At the cost of more than $800 billion, the just -passed stimulus bill stands as the largest single outlay item in history. So great is the amount involved that it exceeds the GDP of even such economies as Australia, Saudi Arabia and Argentina.
Needless to say, the federal government does not have the cash to finance its latest undertaking. Much of it will have to be borrowed, and that amount will be added to the budget deficit, which, many now believe, will top one trillion dollars.
The deficit will be then appended to the national debt, which currently stands at $10.7 trillion. Nearly than 70 percent of our GDP, this astounding amount grows by $2.3 billion every day. To put it in comprehensible terms, every single American family would have to pay $160,000 in taxes in order to erase that amount.
But this is not the full story. The $10.6 trillion is only a fraction of the real national debt, which, in reality, is roughly six times higher. The difference between the official figure and the government’s true obligations is made up of entitlements, primarily Medicaid and Social Security. By pledging to cover the costs associated with these programs, the U.S. government is now beholden to the tune of $50 trillion.
This pushes its overall obligations to the stratospheric neighborhood of $60 trillion. To put it into prospective, this figure is roughly four times our national GDP and larger than the GDP of the entire world in the year 2007. A debt the like of which the world has never seen, to pay it off every American household would have to fork over on average $516,000. Yes, you are reading correctly: Every American family is now on the hook for over half a million dollars, and counting.
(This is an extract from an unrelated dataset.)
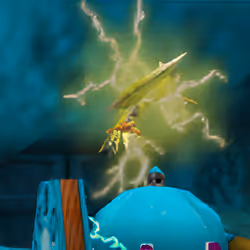 83893688501788544848771379885387547052526221188830415704654250434307322544178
There are, however, some experts who estimate that the actual figure is larger still. One of them is Richard W. Fisher, the head of the Federal Reserve Bank of Dallas, who said in a speech before the Commonwealth Club of California:
Add together the unfunded liabilities from Medicare and Social Security, and it comes to $99.2 trillion over the infinite horizon. Traditional Medicare composes about 69 percent, the new drug benefit roughly 17 percent and Social Security the remaining 14 percent.
Since our spending-addicted representatives do not want us to know the full extent of America’s indebtedness, they have come with an ingenious way of taking entitlements off the nation’s balance sheet. Entitlements, they claim, are not genuine accounting liabilities, because they can be cut or reduced if the need should arise.
This is a rather clever argument to be sure, but there is one problem with it. Almost everyone knows that for all practical purposes entitlements can never be cut. For this to happen a willing president and a willing Congress would be required, a combination that is very unlikely to occur. Considered a minefield of American politics, most politicians steer well clear of the subject of entitlement reform. Those few brave ones who have attempted to place the crash-bound train on a sounder track have been invariably savaged. You may still remember what happened to George W. Bush who after his re-election sought to use his “political capital” to reform Social Security.
Unwilling to address the problem, those entrusted with our national finances are using accounting gimmicks to keep Americans in the dark about the state of the country’s financial condition. By underreporting the extent of the government’s fiscal obligations, they are seeking to prolong for as long as possible their unsustainable spending spree. There are many who fear that we may be past the point of no return in terms of our ability to make good on our commitments. In other words, we may be heading for national bankruptcy.
A few years ago, Senator Edward Kennedy was reported as saying to younger members of his family, “I'm glad I'm not going to be around when you guys are my age.” When they asked him why, he replied, “Because when you guys are my age, the whole thing is going to fall apart.” There can be little doubt that Senator Kennedy had the country’s dire fiscal condition in mind when uttering those haunting words. Although a proponent of big spending all his life, Kennedy seems to realize that sooner or later the hour of reckoning must come.
Regulations require that corporations as well as state and local governments record expenses immediately after a transaction takes place, even if the payment will be made in the future. The federal government, however, refuses to play by this rule. Instead it looks for ways to keep its astronomic obligations off the nation’s balance sheet.
Rather than wisely administering America’s finances, our representatives are about to add hundreds of billions of dollars to the already crushing national debt. Reckless and irresponsible, they are taking this nation down the road to a fiscal Gomorrah.